------ EXTRAIT DU DOCUMENT

Mais son appétit est parfois d’ordre intellectuel : tout au long du film, elle entend satisfaire sa curiosité et comprendre ce qu’est un « hormosessuel » (p. 65), question à laquelle
les adultes refuseront systématiquement d’apporter une réponse valable et qu’elle s’acharnera à reposer avec plus ou moins de violence.
Le caractère sans limite de ses aspirations et de ses fantasmes est également illustré par sa manière de se projeter dans l’avenir : elle désire d’abord être institutrice pour « faire
chier les mômes (…). Ceux qu’auront [s]on âge dans dix ans, dans vingt ans, dans cinquante ans, dans cent ans, dans mille ans, toujours des gosses à emmerder », puis se
ravise : elle sera astronaute pour « pour aller faire chier les martiens » (p. 23).
4. Un être sans limites : ni convenance, ni politesse, ni tabou.
L’énergie de Zazie se déploie avec d’autant plus de vigueur qu’elle semble n’être bornée par aucune limite de convenance. Elle dit vertement à chacun ses vérités, sans retenue
aucune : son appréciation sur l’état de son taxi de Charles (« Il est rien moche son bahut » p. 12), son avis sur le physique de la veuve Mouaque (« Et ma tante est drôlement
mieux que vott’ pomme » p. 129), l’hypocrisie de Pédro-surplus (« Alors, vous mentiez tout à l’heure ? » p. 53). Ces déclarations sont clairement revendiquées comme une
affirmation de liberté et d’indifférence à l’égard des adultes et de leurs règles : « Grandes personnes mon cul » (p. 102) ; « la nouvelle génération, dit Zazie, elle t’… » (p. 16).

------------
------ DONNÉES EXTRAITES

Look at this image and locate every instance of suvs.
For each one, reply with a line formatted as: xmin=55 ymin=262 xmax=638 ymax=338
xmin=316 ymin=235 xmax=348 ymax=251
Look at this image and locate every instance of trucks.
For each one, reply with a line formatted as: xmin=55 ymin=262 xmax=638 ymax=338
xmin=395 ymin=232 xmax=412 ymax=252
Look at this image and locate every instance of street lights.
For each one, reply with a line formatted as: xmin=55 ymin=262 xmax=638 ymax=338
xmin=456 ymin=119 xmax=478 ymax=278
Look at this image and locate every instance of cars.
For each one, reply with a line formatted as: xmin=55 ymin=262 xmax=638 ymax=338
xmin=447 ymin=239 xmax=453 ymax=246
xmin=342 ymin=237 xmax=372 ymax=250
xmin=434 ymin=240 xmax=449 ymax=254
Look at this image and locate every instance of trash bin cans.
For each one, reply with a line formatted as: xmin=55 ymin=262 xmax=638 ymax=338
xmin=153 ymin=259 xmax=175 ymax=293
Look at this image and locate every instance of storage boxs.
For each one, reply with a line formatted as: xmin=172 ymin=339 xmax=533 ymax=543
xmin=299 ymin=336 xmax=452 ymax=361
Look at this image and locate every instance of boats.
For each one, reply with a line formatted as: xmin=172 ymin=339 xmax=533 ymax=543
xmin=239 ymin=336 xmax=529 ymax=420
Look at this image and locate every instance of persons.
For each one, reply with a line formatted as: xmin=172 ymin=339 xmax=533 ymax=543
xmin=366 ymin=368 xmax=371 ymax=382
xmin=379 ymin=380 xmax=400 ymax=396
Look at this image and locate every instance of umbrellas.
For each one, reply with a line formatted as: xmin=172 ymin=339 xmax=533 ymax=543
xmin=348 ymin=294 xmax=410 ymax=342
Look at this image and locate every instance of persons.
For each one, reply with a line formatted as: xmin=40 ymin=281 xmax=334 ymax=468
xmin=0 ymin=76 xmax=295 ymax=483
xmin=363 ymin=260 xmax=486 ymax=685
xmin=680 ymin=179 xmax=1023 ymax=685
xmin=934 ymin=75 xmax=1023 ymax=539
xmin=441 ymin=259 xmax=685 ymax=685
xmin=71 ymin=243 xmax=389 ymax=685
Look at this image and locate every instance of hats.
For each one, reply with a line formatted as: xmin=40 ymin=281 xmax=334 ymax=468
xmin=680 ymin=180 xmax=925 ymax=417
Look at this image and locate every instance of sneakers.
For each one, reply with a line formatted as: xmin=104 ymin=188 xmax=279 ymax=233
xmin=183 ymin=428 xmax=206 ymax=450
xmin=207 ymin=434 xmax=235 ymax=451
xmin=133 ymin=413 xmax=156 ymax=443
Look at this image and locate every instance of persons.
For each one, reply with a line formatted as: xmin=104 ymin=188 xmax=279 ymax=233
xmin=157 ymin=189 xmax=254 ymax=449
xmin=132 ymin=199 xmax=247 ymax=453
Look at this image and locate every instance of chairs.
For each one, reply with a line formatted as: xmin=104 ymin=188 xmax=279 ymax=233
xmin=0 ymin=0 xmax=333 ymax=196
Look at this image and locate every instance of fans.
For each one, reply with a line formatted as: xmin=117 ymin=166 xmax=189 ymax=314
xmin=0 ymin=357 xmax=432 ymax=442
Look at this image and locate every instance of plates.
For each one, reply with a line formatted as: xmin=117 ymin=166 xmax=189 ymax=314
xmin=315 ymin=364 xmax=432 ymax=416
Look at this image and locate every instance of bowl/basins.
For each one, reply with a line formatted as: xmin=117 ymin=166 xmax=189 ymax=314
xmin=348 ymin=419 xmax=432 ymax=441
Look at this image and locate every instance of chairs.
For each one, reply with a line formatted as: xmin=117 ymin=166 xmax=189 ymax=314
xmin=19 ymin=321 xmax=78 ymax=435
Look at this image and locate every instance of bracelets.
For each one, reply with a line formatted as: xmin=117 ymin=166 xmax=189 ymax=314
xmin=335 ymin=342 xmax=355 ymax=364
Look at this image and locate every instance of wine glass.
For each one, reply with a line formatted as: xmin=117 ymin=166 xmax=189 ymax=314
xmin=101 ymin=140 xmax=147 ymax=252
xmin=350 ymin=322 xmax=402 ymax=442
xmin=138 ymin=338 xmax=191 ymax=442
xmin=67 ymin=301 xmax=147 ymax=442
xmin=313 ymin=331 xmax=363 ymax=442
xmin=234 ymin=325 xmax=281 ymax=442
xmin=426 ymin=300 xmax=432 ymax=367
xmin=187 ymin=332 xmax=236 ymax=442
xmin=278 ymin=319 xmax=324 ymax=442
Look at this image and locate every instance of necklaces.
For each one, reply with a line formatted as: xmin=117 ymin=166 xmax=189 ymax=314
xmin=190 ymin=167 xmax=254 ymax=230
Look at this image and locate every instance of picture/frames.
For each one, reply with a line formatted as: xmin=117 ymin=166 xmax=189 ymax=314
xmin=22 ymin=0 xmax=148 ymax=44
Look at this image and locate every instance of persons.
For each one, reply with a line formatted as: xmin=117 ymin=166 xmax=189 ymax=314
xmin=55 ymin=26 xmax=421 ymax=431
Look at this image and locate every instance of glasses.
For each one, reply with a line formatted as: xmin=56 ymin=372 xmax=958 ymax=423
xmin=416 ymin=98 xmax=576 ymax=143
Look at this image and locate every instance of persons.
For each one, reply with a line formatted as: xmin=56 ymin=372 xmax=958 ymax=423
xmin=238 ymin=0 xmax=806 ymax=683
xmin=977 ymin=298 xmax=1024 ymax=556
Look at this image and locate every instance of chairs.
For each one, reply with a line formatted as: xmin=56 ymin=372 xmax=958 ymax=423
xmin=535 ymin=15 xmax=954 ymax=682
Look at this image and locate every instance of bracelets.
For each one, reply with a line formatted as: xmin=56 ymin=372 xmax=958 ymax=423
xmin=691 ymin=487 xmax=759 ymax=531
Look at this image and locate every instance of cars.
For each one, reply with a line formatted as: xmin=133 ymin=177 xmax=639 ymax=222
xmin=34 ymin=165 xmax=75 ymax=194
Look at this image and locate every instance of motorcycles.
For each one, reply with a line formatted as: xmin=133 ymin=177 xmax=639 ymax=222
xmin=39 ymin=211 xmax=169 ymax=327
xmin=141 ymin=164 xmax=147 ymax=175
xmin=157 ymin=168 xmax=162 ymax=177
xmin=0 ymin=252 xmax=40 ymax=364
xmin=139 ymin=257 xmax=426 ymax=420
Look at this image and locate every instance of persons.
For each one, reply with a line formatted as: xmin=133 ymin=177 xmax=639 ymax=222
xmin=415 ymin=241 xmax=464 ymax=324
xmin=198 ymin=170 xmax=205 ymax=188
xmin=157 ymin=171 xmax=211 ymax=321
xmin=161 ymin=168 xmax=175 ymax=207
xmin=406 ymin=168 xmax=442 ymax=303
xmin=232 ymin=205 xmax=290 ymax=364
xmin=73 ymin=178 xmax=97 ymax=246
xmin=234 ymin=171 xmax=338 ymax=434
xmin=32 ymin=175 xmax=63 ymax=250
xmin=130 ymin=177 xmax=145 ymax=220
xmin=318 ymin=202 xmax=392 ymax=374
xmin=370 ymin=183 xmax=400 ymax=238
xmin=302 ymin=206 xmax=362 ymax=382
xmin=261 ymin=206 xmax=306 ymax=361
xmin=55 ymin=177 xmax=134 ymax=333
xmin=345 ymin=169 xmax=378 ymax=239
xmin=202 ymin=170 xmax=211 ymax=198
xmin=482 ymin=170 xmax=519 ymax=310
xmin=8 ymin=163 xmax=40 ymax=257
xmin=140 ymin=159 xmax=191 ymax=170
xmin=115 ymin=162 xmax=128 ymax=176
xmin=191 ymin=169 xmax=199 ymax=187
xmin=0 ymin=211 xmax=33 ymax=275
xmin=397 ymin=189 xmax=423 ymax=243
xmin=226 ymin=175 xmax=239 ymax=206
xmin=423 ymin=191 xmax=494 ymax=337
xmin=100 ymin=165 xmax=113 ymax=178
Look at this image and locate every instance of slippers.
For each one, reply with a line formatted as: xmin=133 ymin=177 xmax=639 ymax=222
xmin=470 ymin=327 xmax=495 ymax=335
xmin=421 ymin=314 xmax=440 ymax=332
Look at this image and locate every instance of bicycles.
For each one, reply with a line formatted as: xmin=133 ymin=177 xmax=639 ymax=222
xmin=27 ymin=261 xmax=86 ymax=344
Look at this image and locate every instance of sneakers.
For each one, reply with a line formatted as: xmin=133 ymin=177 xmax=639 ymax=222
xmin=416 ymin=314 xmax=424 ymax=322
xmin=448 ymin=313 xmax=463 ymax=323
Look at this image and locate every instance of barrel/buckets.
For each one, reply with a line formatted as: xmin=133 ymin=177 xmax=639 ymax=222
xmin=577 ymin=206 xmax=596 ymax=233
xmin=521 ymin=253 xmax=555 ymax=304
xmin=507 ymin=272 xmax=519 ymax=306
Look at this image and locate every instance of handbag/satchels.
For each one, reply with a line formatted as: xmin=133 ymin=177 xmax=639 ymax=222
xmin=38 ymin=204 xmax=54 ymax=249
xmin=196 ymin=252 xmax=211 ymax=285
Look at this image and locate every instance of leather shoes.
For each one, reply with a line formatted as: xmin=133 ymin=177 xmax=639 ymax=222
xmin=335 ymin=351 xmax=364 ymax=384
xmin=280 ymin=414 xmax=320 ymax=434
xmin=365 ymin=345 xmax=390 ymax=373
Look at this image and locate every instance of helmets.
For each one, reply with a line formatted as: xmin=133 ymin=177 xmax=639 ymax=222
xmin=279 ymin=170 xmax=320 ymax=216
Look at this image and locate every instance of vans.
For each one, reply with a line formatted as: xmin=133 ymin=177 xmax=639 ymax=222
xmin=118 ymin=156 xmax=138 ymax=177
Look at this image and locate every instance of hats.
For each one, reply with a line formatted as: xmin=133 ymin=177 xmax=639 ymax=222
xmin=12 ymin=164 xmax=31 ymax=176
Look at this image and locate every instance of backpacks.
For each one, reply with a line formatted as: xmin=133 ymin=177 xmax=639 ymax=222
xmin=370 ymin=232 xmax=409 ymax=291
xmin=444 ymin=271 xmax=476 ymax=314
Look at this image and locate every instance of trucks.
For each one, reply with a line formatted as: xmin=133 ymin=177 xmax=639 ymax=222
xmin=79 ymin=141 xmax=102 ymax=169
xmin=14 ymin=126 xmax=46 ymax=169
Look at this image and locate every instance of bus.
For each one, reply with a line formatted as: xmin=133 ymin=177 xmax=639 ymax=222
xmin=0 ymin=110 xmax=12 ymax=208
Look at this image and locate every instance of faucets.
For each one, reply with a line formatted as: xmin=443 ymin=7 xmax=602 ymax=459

------------

D’après l’extrait du document, quel métier Zazie désire-t-elle exercer avant de se raviser ?

Elle désire d’abord être institutrice.